*PROBLEM DETAILS*. Lower down are entries containing pictures. Copy exactly, without those pictures, the lines from the line with "Гостиница Alcides. Ванная" through the line with "Porsche Panamera Turbo".

***** DATA PROVIDED

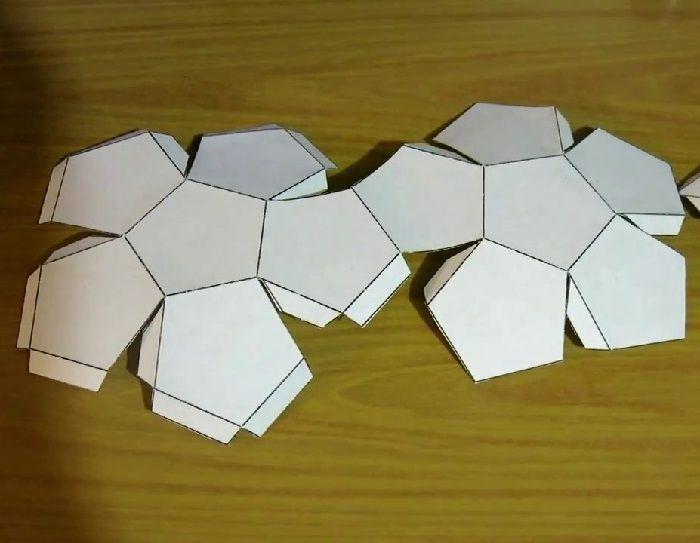 Шаблон додекаэдра из бумаги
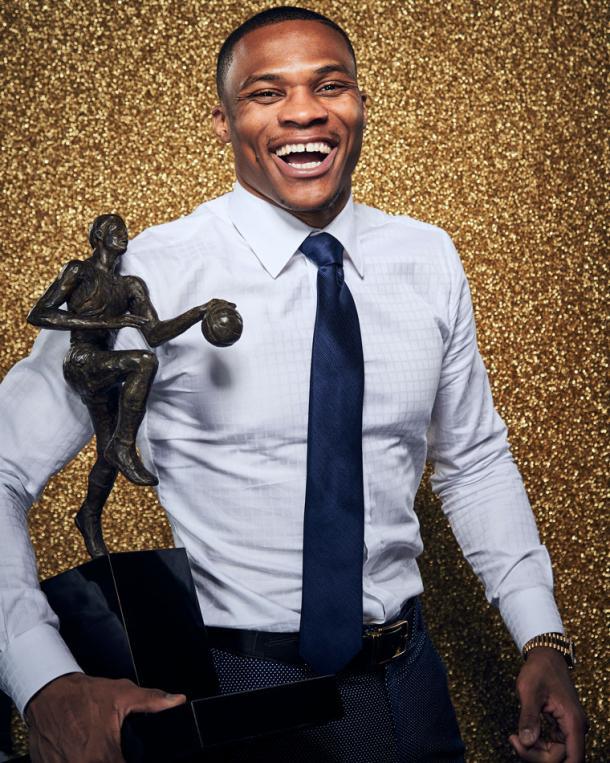 Russell Westbrook posa con su trofeo MVP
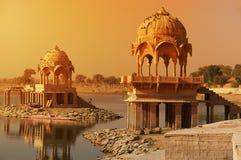 Ναός Sagar Gadi στη λίμνη Jaisalmer, Ινδία Gadisar στοκ εικόνες με δικαίωμα ελεύθερης χρήσης
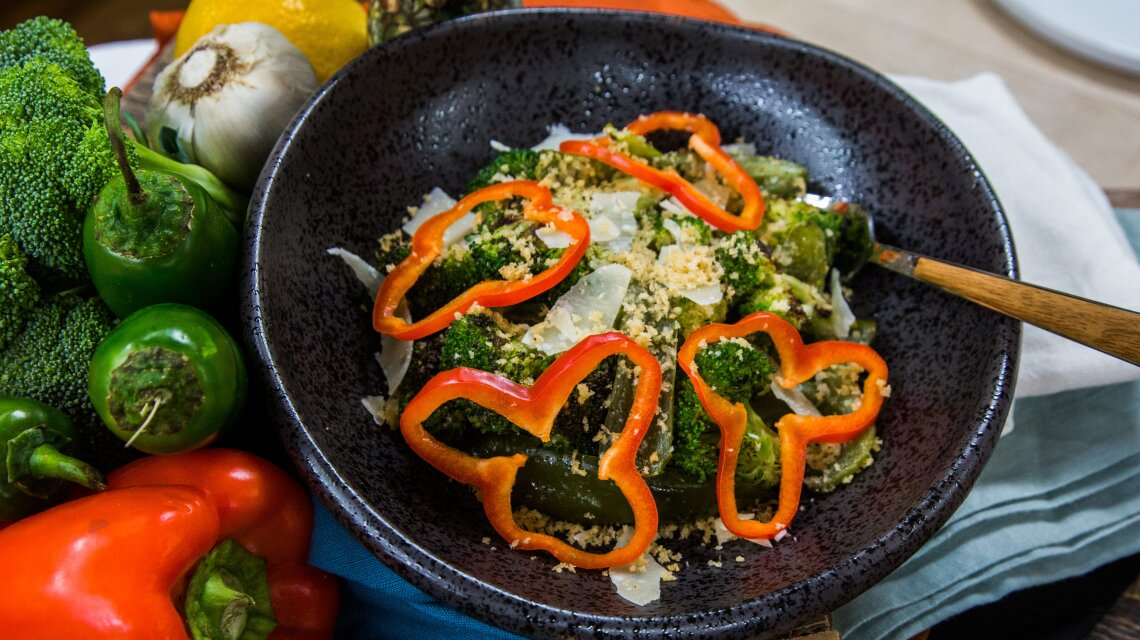 Shrimp Cakes with Broccoli Caesar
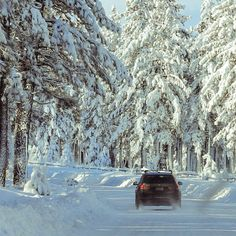 Driving in wintertime, car drives through snow. The best trips are skitrips Winter Time, Trips, Snow, Car, Viajes, Automobile, Traveling, Travel, Autos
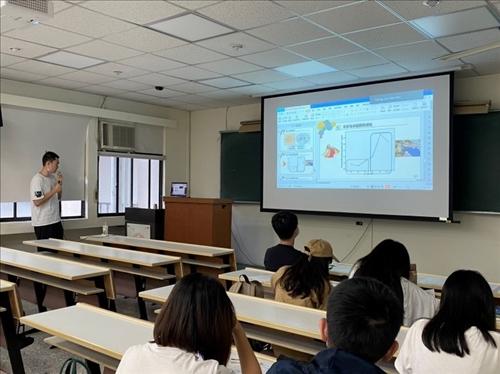 同學與講者透過Zoom互動
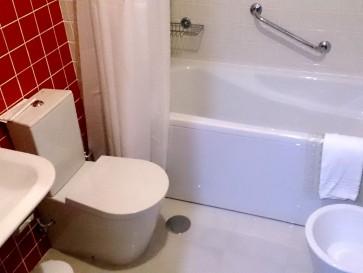Гостиница Alcides. Ванная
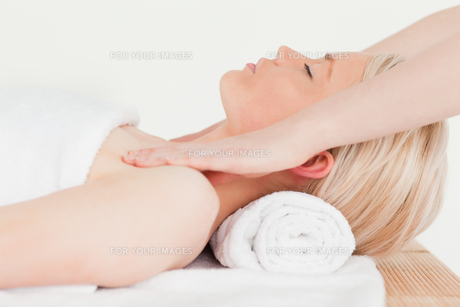 Delighted blonde woman enjoying her treatment in a Spa centreの写真素材 [FYI00484306]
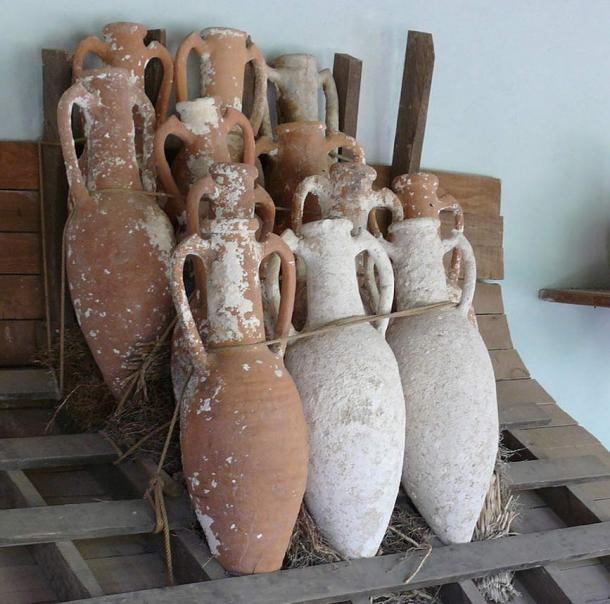 How clay amphorae vessels may have been stacked on a galley.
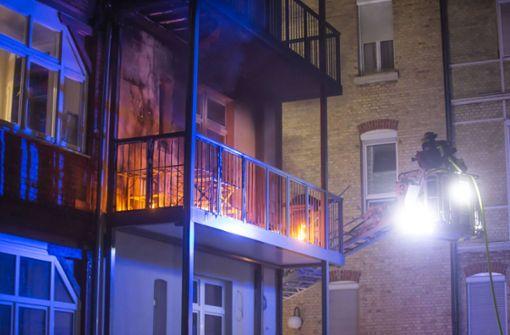 Feuer bricht auf Balkon aus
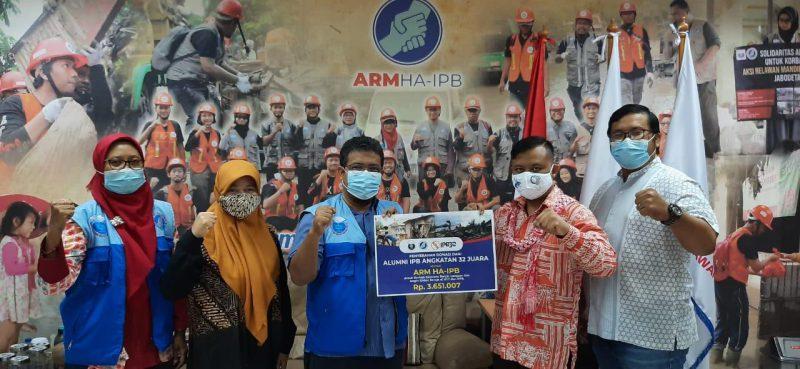 Peduli NTT dan NTB, IPB32 Juara Salurkan Bantuan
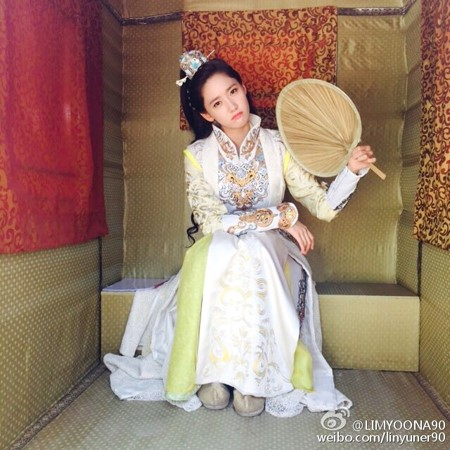 "YoonA luciendo adorable en fotos detrás de cámaras de ""God Of War, Zhao Yun"""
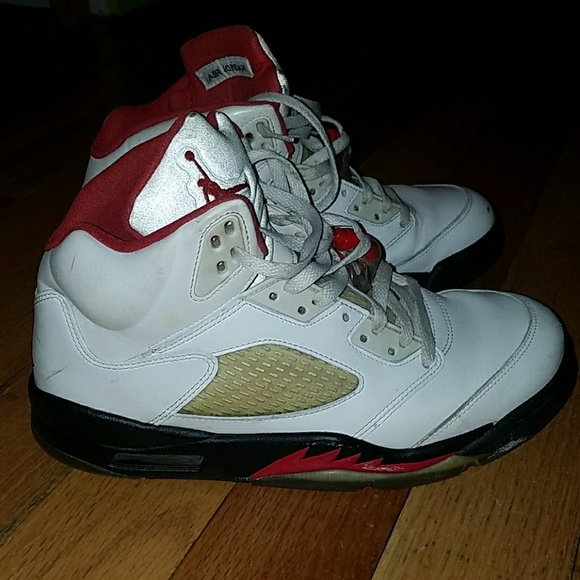 size 40 3e35e 8e58a Fire red Jordan 5s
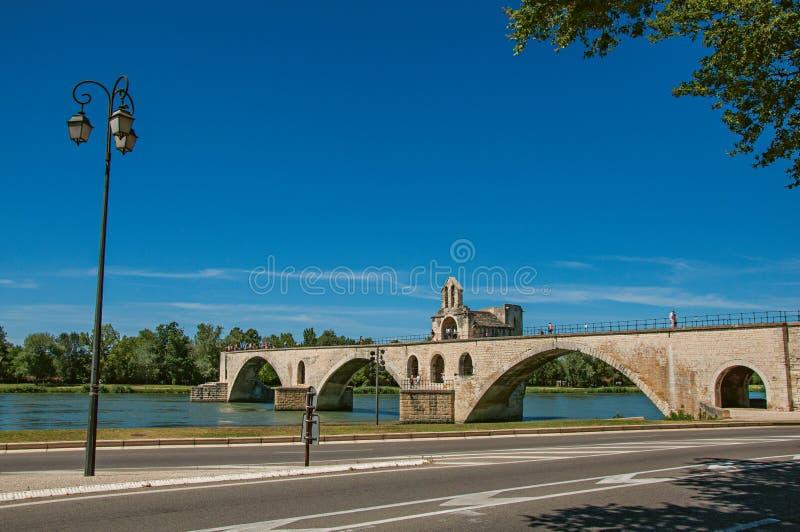 Vista panorámica del puente de Aviñón del ` de Pont d y del río Rhone en Aviñón imagen de archivo libre de regalías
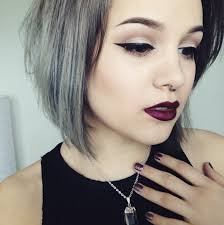 short hair popular hair colors woman over 35 will love this grey hair trend the glow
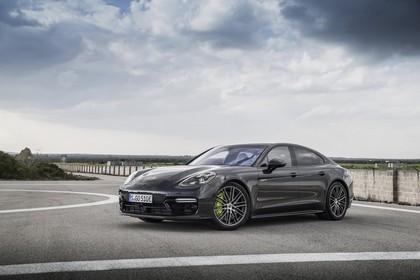 Porsche Panamera Turbo S E-Hybrid 971 Front schräg statisch schwarz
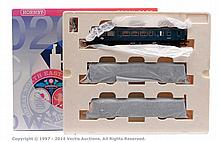 Hornby (China) OO Gauge 3 Car DMU Set R2579A DMU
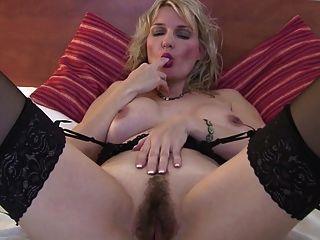süße, reife Mutter mit heißen Körper und buschigen Pussy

**********

*OUTPUT FOR THIS TASK*.
Гостиница Alcides. Ванная
 Delighted blonde woman enjoying her treatment in a Spa centreの写真素材 [FYI00484306]
 How clay amphorae vessels may have been stacked on a galley.
 Feuer bricht auf Balkon aus
 Peduli NTT dan NTB, IPB32 Juara Salurkan Bantuan
 "YoonA luciendo adorable en fotos detrás de cámaras de ""God Of War, Zhao Yun"""
 size 40 3e35e 8e58a Fire red Jordan 5s
 Vista panorámica del puente de Aviñón del ` de Pont d y del río Rhone en Aviñón imagen de archivo libre de regalías
 short hair popular hair colors woman over 35 will love this grey hair trend the glow
 Porsche Panamera Turbo S E-Hybrid 971 Front schräg statisch schwarz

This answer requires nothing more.